Lilithra ran. Her bare feet struck rot and root and sucking mud, each step tearing breath from her lungs as the jungle tore at her skin without mercy, thorns scraping her calves, hanging fungus brushing her shoulders and leaving stinging residue that tingled along her nerves, the air itself growing heavier with every stride, thick with metallic rot that burned down her throat and coated her tongue.
'Damn it...'
Behind her, something followed, not charging, not rushing, but pacing. The Rotting Forest reacted to it before she could name it. The insect chorus died first, nearest and then farther out. The bioluminescent fungi guttered as she passed, their blue glow smothered. Underfoot, roots drew back into the soil as if the ground itself did not wish to be noticed.
She felt watched from every direction except behind her.
'Where is it?' she thought as pushed Charm-qi into her legs and invoked False Step, her movement fracturing as afterimages lingered a half breath behind her and echoed sideways through space. The forest blurred and for a heartbeat she gained distance, then pain lanced through her newly opened veins and she gasped and almost stumbled, heat surging up her spine.
False Step was not meant to be used like this, not chained and not while exhausted.

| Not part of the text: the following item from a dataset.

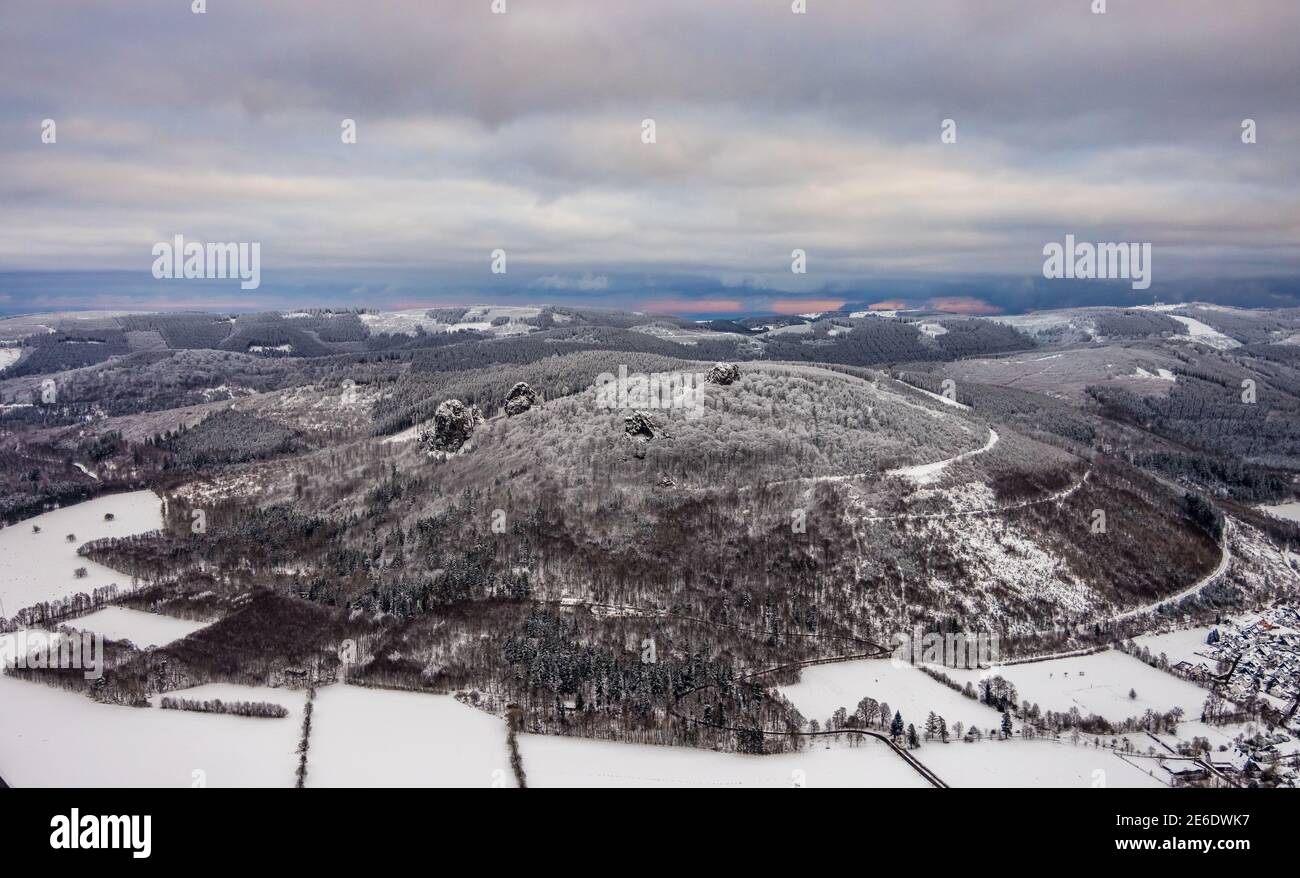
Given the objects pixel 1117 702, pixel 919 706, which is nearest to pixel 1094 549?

Demon qi flooded the technique eagerly and then tore at her meridians when her body failed to contain it, and she slowed with her teeth clenched and her breath ragged.
The hunter slowed too. A low sound rolled through the forest, not a roar, not a growl, but a patient exhale.

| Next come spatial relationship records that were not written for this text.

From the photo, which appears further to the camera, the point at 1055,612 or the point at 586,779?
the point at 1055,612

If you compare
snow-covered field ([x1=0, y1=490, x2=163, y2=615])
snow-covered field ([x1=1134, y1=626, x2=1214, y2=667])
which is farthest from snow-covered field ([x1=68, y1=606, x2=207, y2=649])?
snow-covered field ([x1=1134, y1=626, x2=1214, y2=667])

Her wings twitched uselessly. Flying was impossible as her wings weren't strong enough yet, the canopy was too dense, and gliding would leave her exposed in the open air.
Lilithra veered hard left and skidded down a slope slick with rot, slapping a hand against a tree to keep from falling, the bark pulsing under her palm with crawling things beneath its surface, her tail flicking once behind her in instinctive tension. She spun with her scythe already in hand.
"Show yourself!" She yelled.
The creature stepped into view. It was once a stag — that much she could tell from the skeletal proportions and the shape of the skull — but what stood before her now was something else entirely.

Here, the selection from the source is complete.